The panel does not independently gate the revision decision—the pass/fail threshold is still Wiggum’s dimensional score. The panel’s contribution is richer revision context, not a separate gating signal. If Wiggum scores the output above PASS_THRESHOLD, the run completes even if panel reviewers found issues.

Logging and downstream use

Each Wiggum evaluation round record in runs.jsonl includes a panel_reviews field when the panel ran. This stores the full per-persona output—score, issues, strengths, and raw model response—for every round. The structured per-persona scores are useful for preference learning: a document where the Newcomer scores 4/10 but the Practitioner scores 8/10 is a different training signal than one where both score 6/10.

Configuration and tradeoffs

SettingDefaultNotes
WIGGUM_PANEL0 (off)Set to 1 to enable. Off by default because it adds 3 LLM calls per Wiggum round.
Content excerpt5,000 charsEach persona sees the first 5,000 characters. Hardcoded in panel.py.
Temperature0.3Slightly higher than Wiggum’s evaluator (0.1) to allow more varied perspectives across personas.
ModelInherits evaluator modelAll three personas use the same model. Can be overridden via the standalone CLI.

The main tradeoff is cost: three extra LLM calls per evaluation round. At MAX_ROUNDS=3, a run that revises twice could generate up to 9 panel calls. In practice the panel fires most usefully on the first round—subsequent revisions are responding to known issues, and the panel adds diminishing signal. A common configuration is to enable the panel only for long-form outputs (literature reviews, design documents) where the multi-perspective coverage is most valuable.

Standalone CLI

The panel can be run independently of the full harness pipeline on any existing document:

python -m harness.panel "design a distributed rate limiter" output.md
python -m harness.panel "summarize RLHF literature" review.md Qwen3-Coder:30b

Output prints per-persona scores, issues, and strengths to stdout, followed by the merged issue list.
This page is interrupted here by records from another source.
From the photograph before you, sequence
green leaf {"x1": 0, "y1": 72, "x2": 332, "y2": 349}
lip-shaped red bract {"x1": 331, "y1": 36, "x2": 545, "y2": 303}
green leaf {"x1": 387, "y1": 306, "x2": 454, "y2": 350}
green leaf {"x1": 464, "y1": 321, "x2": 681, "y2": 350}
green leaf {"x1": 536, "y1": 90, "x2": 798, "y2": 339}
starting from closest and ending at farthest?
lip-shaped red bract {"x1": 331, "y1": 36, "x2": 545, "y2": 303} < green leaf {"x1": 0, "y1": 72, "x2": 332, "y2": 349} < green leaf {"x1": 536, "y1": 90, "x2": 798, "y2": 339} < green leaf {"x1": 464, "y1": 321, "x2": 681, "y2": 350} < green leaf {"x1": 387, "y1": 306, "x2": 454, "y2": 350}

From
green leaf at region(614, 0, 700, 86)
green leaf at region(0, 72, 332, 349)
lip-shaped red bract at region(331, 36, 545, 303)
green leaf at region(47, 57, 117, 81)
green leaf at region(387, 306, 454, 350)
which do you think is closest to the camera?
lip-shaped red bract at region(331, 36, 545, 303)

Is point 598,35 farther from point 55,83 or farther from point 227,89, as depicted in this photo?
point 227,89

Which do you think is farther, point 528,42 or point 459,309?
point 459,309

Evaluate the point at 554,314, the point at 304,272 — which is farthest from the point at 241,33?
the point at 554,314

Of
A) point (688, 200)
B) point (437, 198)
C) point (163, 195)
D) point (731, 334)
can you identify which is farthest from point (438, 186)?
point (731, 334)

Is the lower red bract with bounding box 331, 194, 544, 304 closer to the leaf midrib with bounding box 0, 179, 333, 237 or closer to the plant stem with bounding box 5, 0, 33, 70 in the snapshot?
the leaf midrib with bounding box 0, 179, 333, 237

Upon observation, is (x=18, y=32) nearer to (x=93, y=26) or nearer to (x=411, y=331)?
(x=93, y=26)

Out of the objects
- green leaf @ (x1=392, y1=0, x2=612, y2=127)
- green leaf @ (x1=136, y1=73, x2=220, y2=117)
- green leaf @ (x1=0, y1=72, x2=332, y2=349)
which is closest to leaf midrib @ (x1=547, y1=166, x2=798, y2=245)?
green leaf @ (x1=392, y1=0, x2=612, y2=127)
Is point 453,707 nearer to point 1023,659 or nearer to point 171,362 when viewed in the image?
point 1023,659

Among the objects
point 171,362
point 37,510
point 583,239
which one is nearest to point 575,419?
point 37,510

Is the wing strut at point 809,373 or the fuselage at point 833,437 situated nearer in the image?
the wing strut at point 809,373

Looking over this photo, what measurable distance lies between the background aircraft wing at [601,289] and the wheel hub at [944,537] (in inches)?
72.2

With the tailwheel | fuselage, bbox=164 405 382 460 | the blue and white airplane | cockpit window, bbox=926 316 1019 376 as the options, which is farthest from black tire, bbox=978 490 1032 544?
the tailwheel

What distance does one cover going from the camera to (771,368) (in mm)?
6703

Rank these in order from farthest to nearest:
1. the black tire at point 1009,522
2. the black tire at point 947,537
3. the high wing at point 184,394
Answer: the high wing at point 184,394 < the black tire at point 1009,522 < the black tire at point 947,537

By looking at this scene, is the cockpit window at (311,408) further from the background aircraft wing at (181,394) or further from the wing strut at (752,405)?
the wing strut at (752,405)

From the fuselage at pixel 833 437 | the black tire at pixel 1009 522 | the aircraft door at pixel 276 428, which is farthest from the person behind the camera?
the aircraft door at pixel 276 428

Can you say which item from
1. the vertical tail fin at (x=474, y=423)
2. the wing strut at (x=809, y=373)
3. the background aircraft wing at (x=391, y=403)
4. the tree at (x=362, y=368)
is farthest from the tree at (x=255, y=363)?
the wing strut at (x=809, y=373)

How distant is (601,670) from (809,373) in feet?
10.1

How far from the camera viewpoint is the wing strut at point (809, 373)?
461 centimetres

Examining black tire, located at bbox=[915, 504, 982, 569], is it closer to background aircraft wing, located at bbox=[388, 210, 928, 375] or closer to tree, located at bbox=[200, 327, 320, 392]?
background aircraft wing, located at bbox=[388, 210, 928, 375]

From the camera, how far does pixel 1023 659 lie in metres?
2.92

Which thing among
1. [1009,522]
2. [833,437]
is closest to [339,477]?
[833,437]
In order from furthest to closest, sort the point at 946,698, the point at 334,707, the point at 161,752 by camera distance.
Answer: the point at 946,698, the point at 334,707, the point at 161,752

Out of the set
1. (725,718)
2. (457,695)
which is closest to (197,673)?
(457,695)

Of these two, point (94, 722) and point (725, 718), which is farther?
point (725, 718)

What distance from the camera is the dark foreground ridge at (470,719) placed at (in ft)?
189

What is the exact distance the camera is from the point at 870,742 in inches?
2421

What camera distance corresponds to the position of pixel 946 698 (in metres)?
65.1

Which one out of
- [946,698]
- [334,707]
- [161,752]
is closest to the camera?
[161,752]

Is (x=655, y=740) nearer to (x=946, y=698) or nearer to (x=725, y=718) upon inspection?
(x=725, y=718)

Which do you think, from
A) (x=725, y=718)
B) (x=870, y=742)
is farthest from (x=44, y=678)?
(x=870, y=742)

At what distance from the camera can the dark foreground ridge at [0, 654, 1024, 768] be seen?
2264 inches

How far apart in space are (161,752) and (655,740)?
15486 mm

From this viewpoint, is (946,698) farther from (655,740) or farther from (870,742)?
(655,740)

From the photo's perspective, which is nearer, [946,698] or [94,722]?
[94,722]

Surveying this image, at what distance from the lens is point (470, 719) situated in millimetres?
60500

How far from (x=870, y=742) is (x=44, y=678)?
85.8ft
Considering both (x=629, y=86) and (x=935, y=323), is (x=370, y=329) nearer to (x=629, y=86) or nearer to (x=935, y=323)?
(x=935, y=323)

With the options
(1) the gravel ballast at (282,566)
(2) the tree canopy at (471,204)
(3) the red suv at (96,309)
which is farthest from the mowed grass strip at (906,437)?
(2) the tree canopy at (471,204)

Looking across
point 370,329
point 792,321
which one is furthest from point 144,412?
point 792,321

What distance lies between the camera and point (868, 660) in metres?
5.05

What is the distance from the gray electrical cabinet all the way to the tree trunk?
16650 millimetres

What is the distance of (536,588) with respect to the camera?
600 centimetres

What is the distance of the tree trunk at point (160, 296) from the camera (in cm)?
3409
Useful for one-shot quality audits on documents produced outside the harness pipeline.

The 5,000-character content excerpt means the panel only sees the beginning of long documents. For literature reviews that open with an abstract and methodology before the synthesis, the Practitioner may flag “no concrete findings” based on incomplete context. If the document structure front-loads boilerplate, consider shuffling the excerpt or running the panel on a summarized version.